Monday, May 8, 2017

32 Yolks: From My Mother's Table to Working the Line by Eric Ripert-Audio Book Review

In my ongoing quest to listen to audio books on my commute, I happened on this memoir and decided it had been long enough since I had immersed myself in a foodie book. And I had never heard of Eric Ripert.  

I had no idea he's a famous chef in New York City.  He has a show on the Cooking Channel (which I would probably watch if I got the Cooking Channel!), and grew up in France.  I read a few reviews of this memoir before I had finished it and the big complaint was where in Eric's life he decided to stop his story.
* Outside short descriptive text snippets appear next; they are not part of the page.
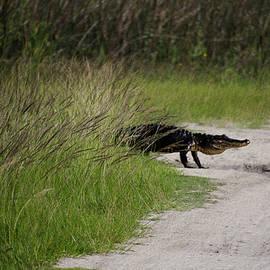 Dick Hudson - Alligator Crossing
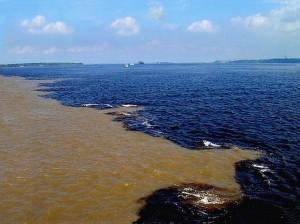 مرج البحرين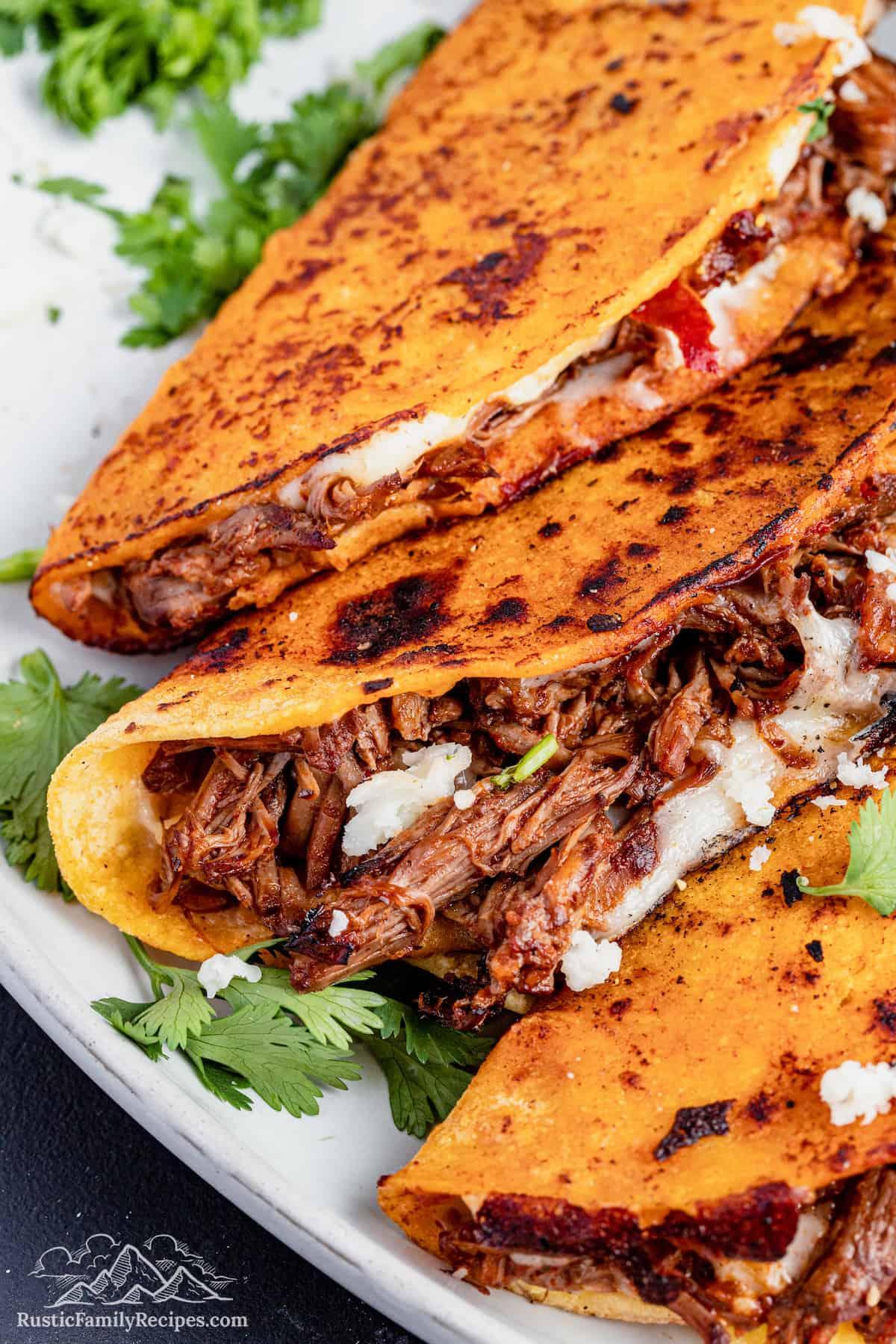 Quesadbirria tacos on a plate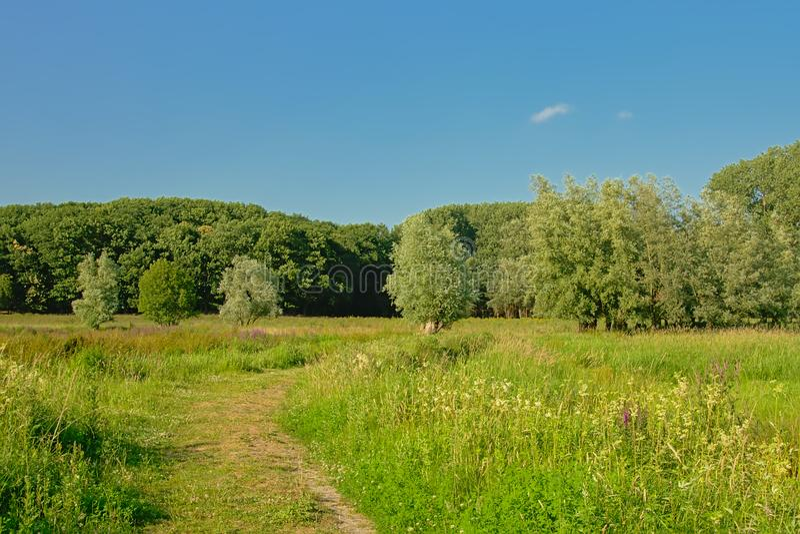 Sunny marsh with trees under a clear blue sky in Kalkense Meersen nature reerve, Flanders, Belgium. Sunny marshland with trees under a clear blue sky in Kalkense royalty free stock image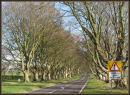 Beech Tree Avenue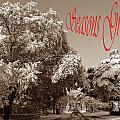 Street Scene Seasons Greetings by Skip Willits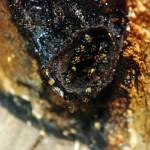 Budidaya Lebah Madu Klanceng (1)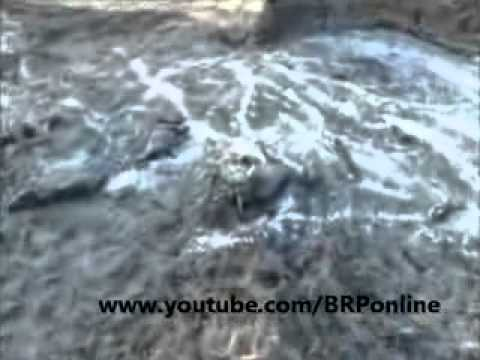 Pakistan Military offensive in RD 238, Dera Bugti, Balochistan - YouTube.3GP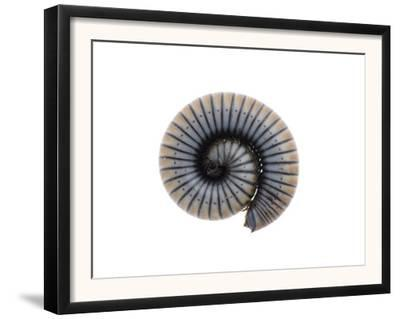 Millipede Rolled Up for Defense, Alicante, Spain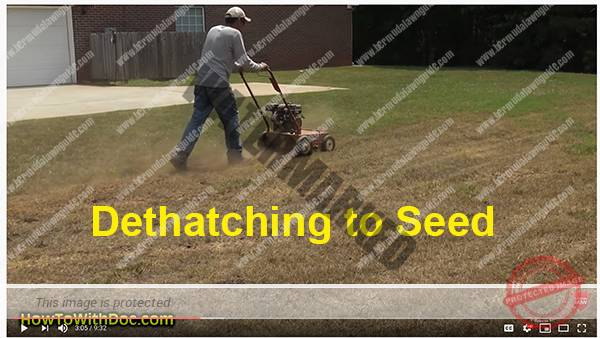 over seeding bermuda lawn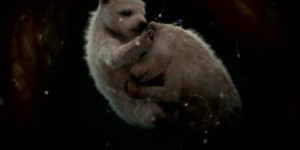 What 11 Animals Look Like in the Womb. So Cute – Especially the Penguin!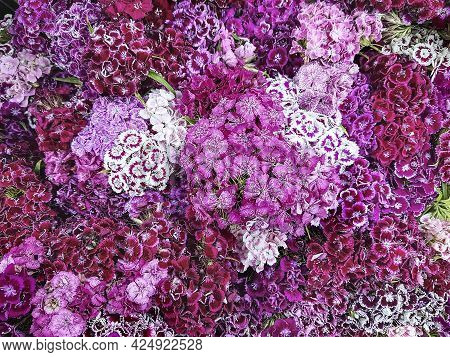 Multicolor Flowers Turkish Carnation Dianthus Barbatus. Floral Background Of Pink Burgundy And Lilac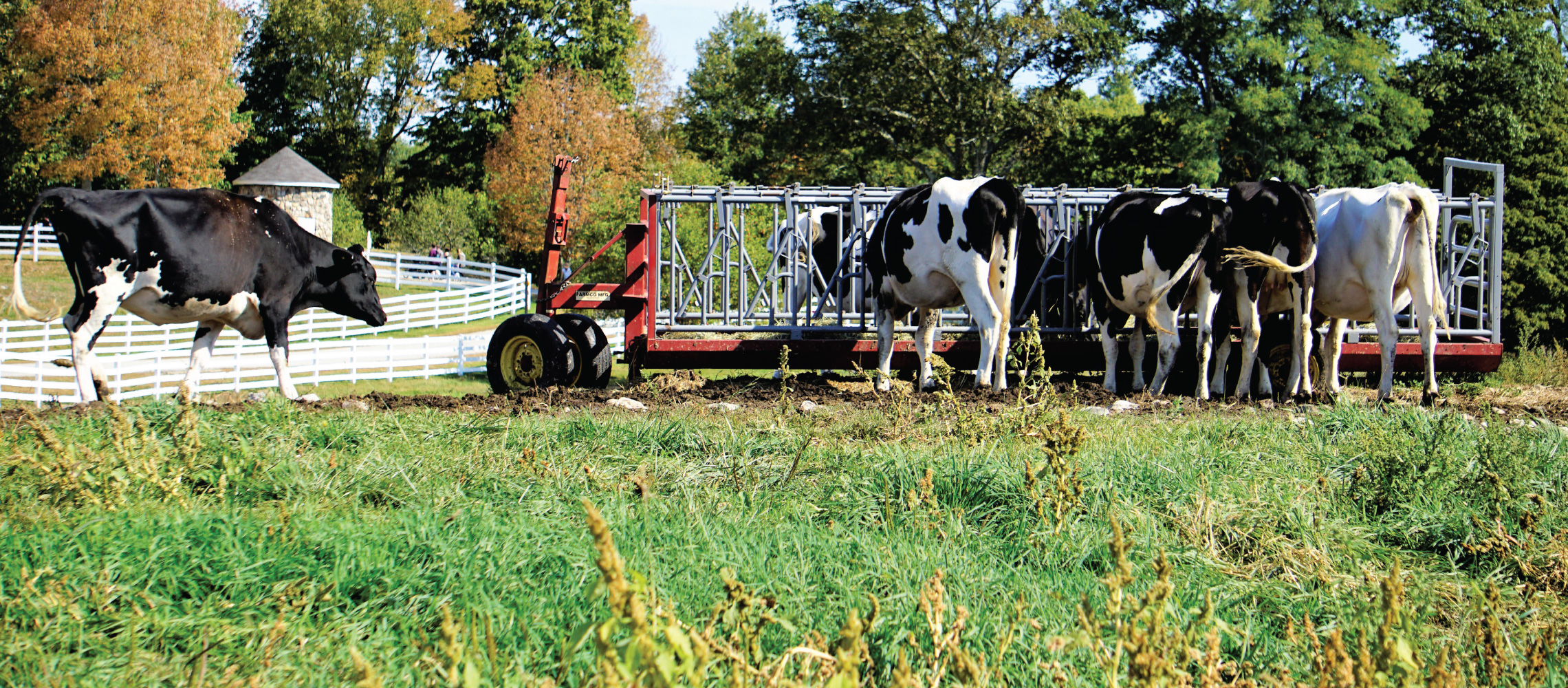 fall cows pineland farms new gloucester maine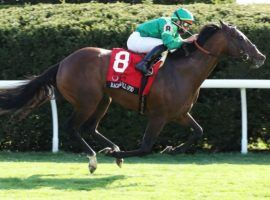 Raging Bull won this third Grade 1 race at April's Maker's Mark Mile at Keeneland. He faces non-Grade 1 competition for the first time since October 2018 in Saturday's Grade 3 Poker Stakes at Belmont Park. (Image: Coady Photography)
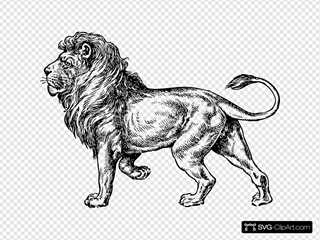 Lion SVG icons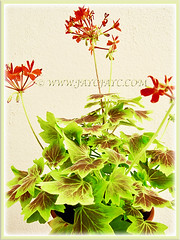 Our potted Geranium (Cranesbills) with orange flowers and mesmerizing variegated leaves, 2 Nov 2013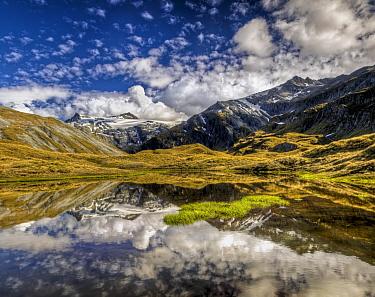 Mount Tyndall, reflection in tarn at Cascade Saddle, Mount Aspiring National Park, New Zealand  -  Colin Monteath/ Hedgehog House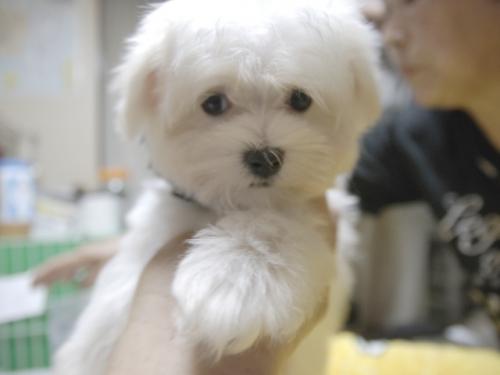 マルチーズの子犬(ID:1255511160)の1枚目の写真/更新日:2018-07-19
I decided, after listening to this audio, that it stops at a very natural place, and just hearing about his early years was such an interesting journey that I didn't need to know more.  We know how it ends, so this was all about how it began.  

Eric was born in France to a vibrant mother and a loving father.  The first few years of his life were very happy; his parents adored him and their life was full of fun, good times, and delicious food.  He developed a very sophisticated palate very early, and nothing was better to Eric than sitting down to a memorable meal.  His parents divorced when Eric was around 5 years old; it was a difficult split and Eric didn't get to see his father very often.  He moved around with his mother, as she opened and ran successful clothing boutiques throughout France.  Their connection, as always, was food.  A mean step-father made Eric's life hell, and he struggled through his tween and teen years with a lot of anger and resentment.  His father died suddenly when Eric was eleven, and he had no way to relieve his grief.  Through this all, there was food.  He watched, listened, and learned wherever he could, but never was allowed to actually cook until he was in high school, and entered a cooking school.

Eric's journey after graduating from cooking school takes him to Paris and his first big job.  Let's just say his idea of his talent and the actuality of his talent weren't the same, and the stories of his humbling experiences as a young cook in very fine restaurants never get old.  Eric kept coming back for more; his passion drove him to keep improving, keep practicing, knowing that he was meant to be a chef.  It is a lesson in perseverance and believing in yourself and your dreams.  

I listened to the audio, and Peter Ganim does a fine job narrating, with a very good French accent and pacing. My only complaint is listening to the audio made me hungry.  

Rating:  3/6 for a memoir about knowing what you love, and pursuing your dreams even when they seem very far away.  

Available in hardcover, paperback, audio, and ebook.